|
T
Cell Activation and Maturation Help Predict Treatment Response
Accelerated
development of new drugs for the treatment of HIV-1 infection has
been made possible by the validation of 2 essential biomarkers that
serve as surrogates for clinical efficacy in antiretroviral trials--
CD4+ T lymphocyte counts and plasma HIV-1 RNA concentrations.
Together,
these markers do not fully explain the benefit of potent antiretroviral
therapy (ART) on clinical outcomes, such as AIDS progression and
death, as would the ideal biomarker. Still, their relevance to the
pathogenesis of HIV infection and disease has
been well established in natural history studies.
Their
consistent performance across trials as indicators of ART activity,
together with the demonstrated relationship between such activity
and a reduction in subsequent clinical events, has led to the uniform
(including regulatory) acceptance of HIV RNA and CD4+
T cell count as measurements signifying antiretroviral and immunorestorative
efficacy, respectively.
The
goal of the present study was to examine whether naive CD4+
T lymphocytes and activated CD4+ and CD8+
T lymphocytes, as measured by flow cytometry, contribute independent
information to HIV RNA load and CD4 cell count in predicting the
response to ART.
The
Immunophenotypic Markers and ART (IMART) study is a cross-protocol
analysis of 5 current multicenter Adult AIDS Clinical Trials Group
(AACTG) trials of potent ART that assayed these T cell immunophenotypic
markers by consensus methods, in subjects who were previously untreated
or treated only with nucleosides.
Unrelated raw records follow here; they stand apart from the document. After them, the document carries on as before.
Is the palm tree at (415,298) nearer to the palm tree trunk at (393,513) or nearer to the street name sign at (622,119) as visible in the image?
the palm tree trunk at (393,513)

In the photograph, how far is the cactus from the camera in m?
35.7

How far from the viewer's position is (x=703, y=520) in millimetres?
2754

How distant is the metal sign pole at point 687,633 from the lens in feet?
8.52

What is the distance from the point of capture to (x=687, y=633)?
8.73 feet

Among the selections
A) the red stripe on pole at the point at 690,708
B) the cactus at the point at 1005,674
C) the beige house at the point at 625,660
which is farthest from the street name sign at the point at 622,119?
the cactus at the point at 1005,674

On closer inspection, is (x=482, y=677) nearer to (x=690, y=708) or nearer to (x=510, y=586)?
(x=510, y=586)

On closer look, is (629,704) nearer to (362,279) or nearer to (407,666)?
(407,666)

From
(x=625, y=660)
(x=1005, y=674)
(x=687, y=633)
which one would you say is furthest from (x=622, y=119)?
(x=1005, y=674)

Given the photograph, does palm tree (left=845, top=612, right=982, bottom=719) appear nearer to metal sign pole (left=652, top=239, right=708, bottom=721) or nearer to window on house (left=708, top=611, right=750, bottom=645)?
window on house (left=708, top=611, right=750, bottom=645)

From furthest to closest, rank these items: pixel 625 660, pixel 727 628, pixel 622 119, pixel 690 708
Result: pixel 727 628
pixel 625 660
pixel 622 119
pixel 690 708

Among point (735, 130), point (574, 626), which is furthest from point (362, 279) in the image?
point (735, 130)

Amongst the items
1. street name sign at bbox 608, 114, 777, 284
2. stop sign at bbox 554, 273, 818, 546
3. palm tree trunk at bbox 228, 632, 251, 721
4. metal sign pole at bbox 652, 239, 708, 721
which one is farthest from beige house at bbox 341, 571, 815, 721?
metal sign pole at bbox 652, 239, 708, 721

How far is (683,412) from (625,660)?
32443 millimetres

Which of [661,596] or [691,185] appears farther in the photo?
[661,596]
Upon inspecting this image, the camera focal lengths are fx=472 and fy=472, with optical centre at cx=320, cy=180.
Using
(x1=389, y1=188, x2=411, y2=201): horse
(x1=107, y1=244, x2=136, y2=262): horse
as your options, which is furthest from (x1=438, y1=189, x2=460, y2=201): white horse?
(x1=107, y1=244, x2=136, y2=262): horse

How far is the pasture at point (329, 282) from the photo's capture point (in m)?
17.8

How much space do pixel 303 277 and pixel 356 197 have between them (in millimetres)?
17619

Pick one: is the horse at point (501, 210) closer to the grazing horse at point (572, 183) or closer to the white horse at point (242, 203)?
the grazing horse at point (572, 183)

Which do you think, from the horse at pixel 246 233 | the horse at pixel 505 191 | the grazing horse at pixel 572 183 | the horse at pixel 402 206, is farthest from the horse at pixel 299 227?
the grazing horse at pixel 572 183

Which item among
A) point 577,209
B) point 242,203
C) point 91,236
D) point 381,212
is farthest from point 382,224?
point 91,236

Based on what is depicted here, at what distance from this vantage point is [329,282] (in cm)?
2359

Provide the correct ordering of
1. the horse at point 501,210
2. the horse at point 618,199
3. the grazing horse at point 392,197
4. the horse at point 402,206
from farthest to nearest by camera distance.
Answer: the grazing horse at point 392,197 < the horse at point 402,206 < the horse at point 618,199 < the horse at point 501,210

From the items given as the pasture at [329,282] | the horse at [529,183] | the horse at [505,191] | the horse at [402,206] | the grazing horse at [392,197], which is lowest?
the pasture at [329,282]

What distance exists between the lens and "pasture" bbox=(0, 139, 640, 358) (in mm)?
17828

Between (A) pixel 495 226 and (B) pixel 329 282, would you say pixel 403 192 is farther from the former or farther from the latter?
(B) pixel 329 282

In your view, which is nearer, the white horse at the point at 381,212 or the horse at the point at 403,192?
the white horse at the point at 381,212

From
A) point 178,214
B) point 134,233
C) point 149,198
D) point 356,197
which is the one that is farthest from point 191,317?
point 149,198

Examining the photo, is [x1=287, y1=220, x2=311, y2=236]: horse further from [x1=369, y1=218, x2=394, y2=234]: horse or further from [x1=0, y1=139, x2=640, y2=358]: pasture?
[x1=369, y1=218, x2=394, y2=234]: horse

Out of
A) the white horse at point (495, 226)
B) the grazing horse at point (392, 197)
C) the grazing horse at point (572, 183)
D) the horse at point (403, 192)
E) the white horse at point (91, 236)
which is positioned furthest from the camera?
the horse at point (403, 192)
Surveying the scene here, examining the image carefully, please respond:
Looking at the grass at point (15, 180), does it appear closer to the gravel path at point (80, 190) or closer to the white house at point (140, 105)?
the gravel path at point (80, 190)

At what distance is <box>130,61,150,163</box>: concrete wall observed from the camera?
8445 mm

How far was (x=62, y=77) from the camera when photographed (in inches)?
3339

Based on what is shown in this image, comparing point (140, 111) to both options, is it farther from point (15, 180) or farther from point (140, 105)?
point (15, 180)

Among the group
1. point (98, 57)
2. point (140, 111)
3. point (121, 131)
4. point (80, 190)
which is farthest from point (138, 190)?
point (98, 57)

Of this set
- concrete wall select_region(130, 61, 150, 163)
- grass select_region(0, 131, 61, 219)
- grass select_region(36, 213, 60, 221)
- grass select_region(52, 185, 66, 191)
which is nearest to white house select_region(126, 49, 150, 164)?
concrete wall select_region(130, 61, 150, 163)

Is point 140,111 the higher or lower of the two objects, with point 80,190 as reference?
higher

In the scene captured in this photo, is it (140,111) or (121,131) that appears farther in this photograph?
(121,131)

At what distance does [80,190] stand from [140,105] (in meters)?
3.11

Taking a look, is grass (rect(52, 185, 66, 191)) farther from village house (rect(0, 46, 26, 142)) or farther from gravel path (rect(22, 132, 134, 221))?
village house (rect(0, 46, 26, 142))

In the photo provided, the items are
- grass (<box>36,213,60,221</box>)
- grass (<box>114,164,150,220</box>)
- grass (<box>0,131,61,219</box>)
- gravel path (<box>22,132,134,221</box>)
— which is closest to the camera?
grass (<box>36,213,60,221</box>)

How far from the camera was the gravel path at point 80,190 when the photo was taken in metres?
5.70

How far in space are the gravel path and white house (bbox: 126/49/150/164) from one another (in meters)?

Because the timely evaluation
of the markers would require access to data from ongoing trials,
novel data-sharing conditions were developed to limit the possible
negative effect on contributing parent studies
Additional
models showed the greatest increase in CD4+ T cell counts
in subjects with highest pretreatment naive CD4+ T cell
counts (P < .0001), which was enhanced by high CD4+
and low CD8+ T cell activation.
Total
lymphocyte count also predicted a subsequent CD4+ T cell
change. These results document the utility of T cell markers in
predicting treatment outcome and their potential value for the study
and management of HIV-1 infection.
Discussion
These
results demonstrate that immunophenotypic markers of T cell activation
and maturation, as measured by flow cytometry before the initiation
of potent ART, independently distinguish subjects who will achieve
the greatest and least favorable virologic and immunologic responses
24 weeks later.
A
significant finding in the IMART study was the demonstration, in
multivariate modeling adjusted for HIV RNA, CD4 cell count, and
other baseline factors, including study as a proxy for treatment
assignment, that a higher baseline level of CD8+ T cell
activation predicted a poorer virologic response at week 24;
10
percentage points higher baseline level of CD8+ T cell
activation resulted in an HIV RNA that was estimated to be 0.2 log10
higher 24 weeks later (P = .046). The model also identified
a higher baseline HIV RNA, which is a validated prognostic marker,
and younger age, which is a probable indicator of less-strict adherence
to treatment, as independent predictors of an unfavorable HIV RNA
response at week 24, along with a trend toward a lower baseline
CD8+ T cell count,
Consistent
with these observations, subjects with a week-24 percentage of CD8+
T cell activation above the median were significantly more likely
to have a detectable HIV RNA ( 400 copies/mL)
at week 24 (P < .001).
A
new finding in the present study is that the activation status of
both CD4+ and CD8+ T cells, although not predictive
individually, represent significant positive and negative modifiers,
respectively, of the baseline naive CD4+ T cell count
in predicting subsequent increases in CD4+ T cell counts effects that were
seen predominantly in individuals who had CD4+ T cell
counts >200 cells/mm3.
Conclusions
In
conclusion, immunophenotypic markers of T cell activation and maturation
are valuable prognostic and treatment-response indicators for ART,
and they hold promise for application to the design of trials and
guiding therapeutic choices to optimize outcome. The IMART study
complements and adds new information to its contributing parent
studies, thus confirming the usefulness of the developed methodology
for cross-protocol marker analysis as a template for future investigations
aimed at the timely evaluation of marker data from ongoing trials.
05/12/04
Reference
D
Mildvan and others. Immunophenotypic Markers and Antiretroviral
Therapy (IMART): T Cell Activation and Maturation Help Predict Treatment
Response.
The Journal of Infectious Diseases 189:1811-1820. May 15, 2004.